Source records
▬▬▬▬▬▬▬▬▬▬

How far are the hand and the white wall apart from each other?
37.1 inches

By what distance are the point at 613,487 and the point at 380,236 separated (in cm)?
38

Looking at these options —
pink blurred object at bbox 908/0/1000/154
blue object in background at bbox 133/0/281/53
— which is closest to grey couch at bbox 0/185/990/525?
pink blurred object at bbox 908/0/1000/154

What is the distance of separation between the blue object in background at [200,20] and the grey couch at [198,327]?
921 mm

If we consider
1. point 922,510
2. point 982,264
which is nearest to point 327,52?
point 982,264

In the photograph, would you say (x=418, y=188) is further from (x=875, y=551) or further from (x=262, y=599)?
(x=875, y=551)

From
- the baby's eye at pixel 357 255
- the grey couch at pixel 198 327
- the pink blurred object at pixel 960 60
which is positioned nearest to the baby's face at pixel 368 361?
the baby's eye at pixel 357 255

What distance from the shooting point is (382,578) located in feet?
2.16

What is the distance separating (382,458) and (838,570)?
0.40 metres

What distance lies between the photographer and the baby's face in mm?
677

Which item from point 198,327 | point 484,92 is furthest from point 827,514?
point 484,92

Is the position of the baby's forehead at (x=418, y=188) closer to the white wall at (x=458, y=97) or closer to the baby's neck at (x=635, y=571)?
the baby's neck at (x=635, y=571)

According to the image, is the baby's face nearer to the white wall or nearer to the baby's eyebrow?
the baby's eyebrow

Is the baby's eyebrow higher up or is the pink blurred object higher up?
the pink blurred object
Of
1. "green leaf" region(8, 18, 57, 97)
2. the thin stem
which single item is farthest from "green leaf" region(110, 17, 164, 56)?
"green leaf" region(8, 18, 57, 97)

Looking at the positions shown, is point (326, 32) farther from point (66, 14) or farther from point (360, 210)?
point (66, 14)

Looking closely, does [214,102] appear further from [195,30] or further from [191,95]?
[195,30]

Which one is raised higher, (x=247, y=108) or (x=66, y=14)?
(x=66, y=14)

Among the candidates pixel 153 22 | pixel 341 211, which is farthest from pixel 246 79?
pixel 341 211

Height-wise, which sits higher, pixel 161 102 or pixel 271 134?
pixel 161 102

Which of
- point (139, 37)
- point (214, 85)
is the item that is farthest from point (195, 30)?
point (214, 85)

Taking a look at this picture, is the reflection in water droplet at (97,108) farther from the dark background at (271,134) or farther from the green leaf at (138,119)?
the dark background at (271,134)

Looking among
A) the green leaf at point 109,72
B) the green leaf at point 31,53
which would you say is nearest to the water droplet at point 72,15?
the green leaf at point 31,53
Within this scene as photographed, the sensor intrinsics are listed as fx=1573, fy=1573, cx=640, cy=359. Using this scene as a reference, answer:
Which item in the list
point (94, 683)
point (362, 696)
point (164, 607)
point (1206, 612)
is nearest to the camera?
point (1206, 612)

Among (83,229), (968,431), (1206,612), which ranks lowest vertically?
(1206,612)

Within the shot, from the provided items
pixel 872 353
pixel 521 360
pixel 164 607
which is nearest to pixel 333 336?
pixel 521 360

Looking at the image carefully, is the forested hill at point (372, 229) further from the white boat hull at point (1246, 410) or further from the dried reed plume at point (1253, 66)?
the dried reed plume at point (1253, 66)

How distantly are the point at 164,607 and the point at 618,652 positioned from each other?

▬▬▬▬▬▬▬▬▬▬

- **Exercise objective**: Without leaving anything out, give the entries again exactly.

- **Task response**:
How far are the hand and the white wall apart from each other?
37.1 inches

By what distance are the point at 613,487 and the point at 380,236 separated (in cm)?
38

Looking at these options —
pink blurred object at bbox 908/0/1000/154
blue object in background at bbox 133/0/281/53
— which is closest to grey couch at bbox 0/185/990/525?
pink blurred object at bbox 908/0/1000/154

What is the distance of separation between the blue object in background at [200,20] and the grey couch at [198,327]?
921 mm

If we consider
1. point 922,510
2. point 982,264
which is nearest to point 327,52?
point 982,264

In the photograph, would you say (x=418, y=188) is further from (x=875, y=551) or further from (x=262, y=599)?
(x=875, y=551)

From
- the baby's eye at pixel 357 255
- the grey couch at pixel 198 327
- the pink blurred object at pixel 960 60
which is positioned nearest to the baby's face at pixel 368 361?
the baby's eye at pixel 357 255

What distance from the shooting point is (382,578) located in feet?
2.16

What is the distance separating (382,458) and (838,570)?
0.40 metres

What distance lies between the photographer and the baby's face in mm?
677

Which item from point 198,327 | point 484,92 is furthest from point 827,514?
point 484,92

Is the position of the baby's forehead at (x=418, y=188) closer to the white wall at (x=458, y=97) or closer to the baby's neck at (x=635, y=571)?
the baby's neck at (x=635, y=571)

According to the image, is the baby's face nearer to the white wall or nearer to the baby's eyebrow?
the baby's eyebrow

Is the baby's eyebrow higher up or is the pink blurred object higher up?
the pink blurred object
Of
1. "green leaf" region(8, 18, 57, 97)
2. the thin stem
which single item is farthest from "green leaf" region(110, 17, 164, 56)?
"green leaf" region(8, 18, 57, 97)

Looking at the positions shown, is point (326, 32) farther from point (66, 14) or farther from point (360, 210)?
point (66, 14)

Looking closely, does [214,102] appear further from [195,30] or further from [191,95]?
[195,30]

Which one is raised higher, (x=247, y=108) or (x=66, y=14)?
(x=66, y=14)

Among the candidates pixel 153 22 | pixel 341 211, which is farthest from pixel 246 79?
pixel 341 211

Height-wise, which sits higher, pixel 161 102 or pixel 271 134?
pixel 161 102

Which of
- point (139, 37)
- point (214, 85)
is the item that is farthest from point (195, 30)?
point (214, 85)

Taking a look at this picture, is the reflection in water droplet at (97,108) farther from the dark background at (271,134) or farther from the green leaf at (138,119)?
the dark background at (271,134)

Looking among
A) the green leaf at point 109,72
B) the green leaf at point 31,53
which would you say is nearest to the water droplet at point 72,15?
the green leaf at point 31,53
Within this scene as photographed, the sensor intrinsics are listed as fx=1573, fy=1573, cx=640, cy=359. Using this scene as a reference, answer:
Which item in the list
point (94, 683)
point (362, 696)
point (164, 607)
point (1206, 612)
is nearest to the camera?
point (1206, 612)

Among (83,229), (968,431), (1206,612), which ranks lowest vertically?
(1206,612)

Within the shot, from the provided items
pixel 872 353
pixel 521 360
pixel 164 607
which is nearest to pixel 333 336?
pixel 521 360

Looking at the image carefully, is the forested hill at point (372, 229) further from the white boat hull at point (1246, 410) or further from the dried reed plume at point (1253, 66)?
the dried reed plume at point (1253, 66)

How distantly are the point at 164,607 and the point at 618,652 positioned from each other?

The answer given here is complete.